I farm: “Around 40ac of organic cereals and horticultural crops, and I’m the fifth or sixth generation here in Craig. I took the farm over from my mother in 2008 or so. The farm was primarily beef back then. We would have been calf-to-beef until 2017, then we switched the front part of the farm (6ac) to organics, and we put the remainder of the farm into organics in 2019 and got rid of all the stock.”

Crops: “This year, we sowed 31ac of combi crop as well as 3ac of potatoes. I have around 4ac of field vegetables and roughly 6,500 lettuce plants. We also work close to 1,000 tomato plants – we have batches of spring onions and had a patch of carrots as well. It’s enough to drive you mad, but keep you from going mad too.”

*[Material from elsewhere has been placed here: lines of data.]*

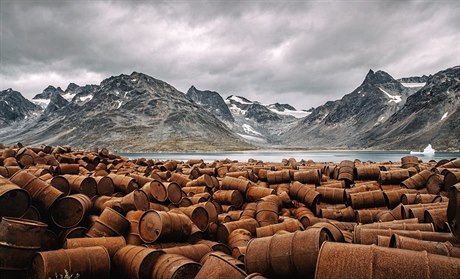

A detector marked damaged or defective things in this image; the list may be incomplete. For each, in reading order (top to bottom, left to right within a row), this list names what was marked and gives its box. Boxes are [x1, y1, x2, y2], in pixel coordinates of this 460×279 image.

rusty barrel [0, 177, 30, 219]
rusty barrel [9, 171, 63, 212]
rusty barrel [62, 176, 97, 198]
rusty barrel [93, 177, 115, 197]
rusty barrel [142, 180, 169, 202]
rusty barrel [214, 190, 246, 208]
rusty barrel [354, 166, 380, 182]
rusty barrel [400, 170, 434, 189]
rusty barrel [0, 218, 47, 272]
rusty barrel [29, 248, 111, 278]
rusty barrel [50, 195, 91, 230]
rusty barrel [64, 236, 126, 258]
rusty barrel [86, 209, 130, 237]
rusty barrel [113, 246, 165, 279]
rusty barrel [138, 211, 192, 244]
rusty barrel [153, 254, 201, 279]
rusty barrel [161, 244, 213, 264]
rusty barrel [195, 253, 248, 279]
rusty barrel [217, 220, 258, 244]
rusty barrel [255, 201, 276, 228]
rusty barrel [255, 219, 302, 238]
rusty barrel [246, 229, 332, 278]
rusty barrel [314, 243, 460, 279]
rusty barrel [390, 234, 460, 258]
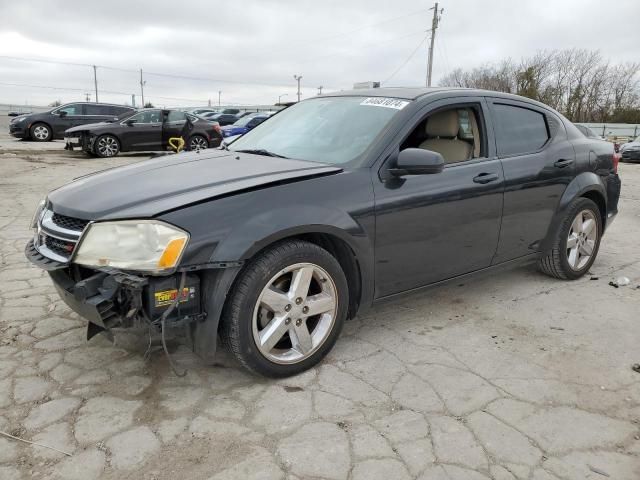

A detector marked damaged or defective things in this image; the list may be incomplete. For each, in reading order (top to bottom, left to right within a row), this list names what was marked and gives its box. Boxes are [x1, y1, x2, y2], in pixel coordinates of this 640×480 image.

dented hood [48, 150, 342, 219]
broken headlight assembly [73, 221, 188, 274]
cracked concrete pavement [1, 136, 640, 480]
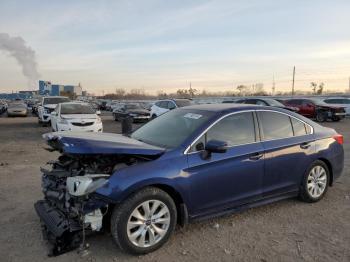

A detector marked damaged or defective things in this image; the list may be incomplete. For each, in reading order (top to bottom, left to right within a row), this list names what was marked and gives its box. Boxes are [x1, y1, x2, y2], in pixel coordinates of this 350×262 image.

crushed hood [42, 131, 165, 156]
damaged blue sedan [34, 104, 344, 256]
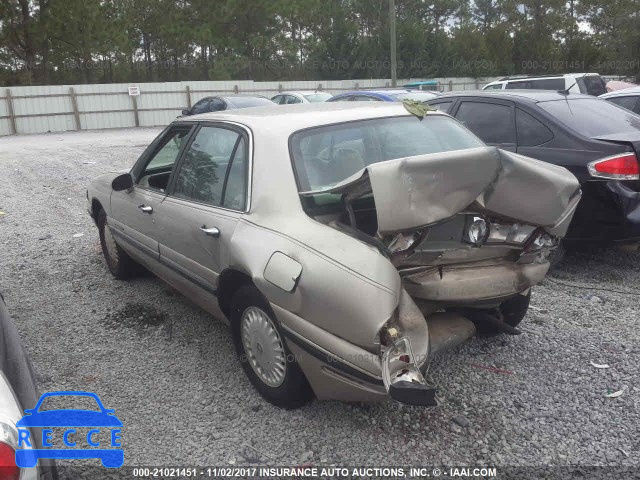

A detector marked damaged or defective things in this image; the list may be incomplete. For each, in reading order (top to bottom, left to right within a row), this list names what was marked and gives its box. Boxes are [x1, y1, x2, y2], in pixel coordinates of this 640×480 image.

damaged tan sedan [87, 102, 584, 408]
broken taillight [588, 153, 636, 181]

Combi crop: “It was my first year sowing combi crop. Other years, I would have just sown oats, but it worked a treat. It was 30% barley, 30% oats and 40% peas. We got the ploughing done early in February and then we got it in around the third week of April, and sowed it at 100kg/ac. It was put in as a fertility-builder, really. All we spread was farmyard manure on the ground last back-end, then we subsoiled it and the peas did the rest. Any legume is a wonderful plant.”

Harvest: “We started to harvest the cereals between dry and wet spells in September. The cereals yielded well – 2.6t/ac. When we were growing oats, we would have been happy with 1.8t/ac up here.”

Weather: “We’re at the mercy of the seasons up here, because we are so far north. When we’re starting harvest here, other parts of the country would be starting to sow – we’d be nearly three weeks behind everyone else.”

Straw: “We don’t bale any straw here, we mulch all the straw because it’s worth more to me going into the ground than it is going out the gate.”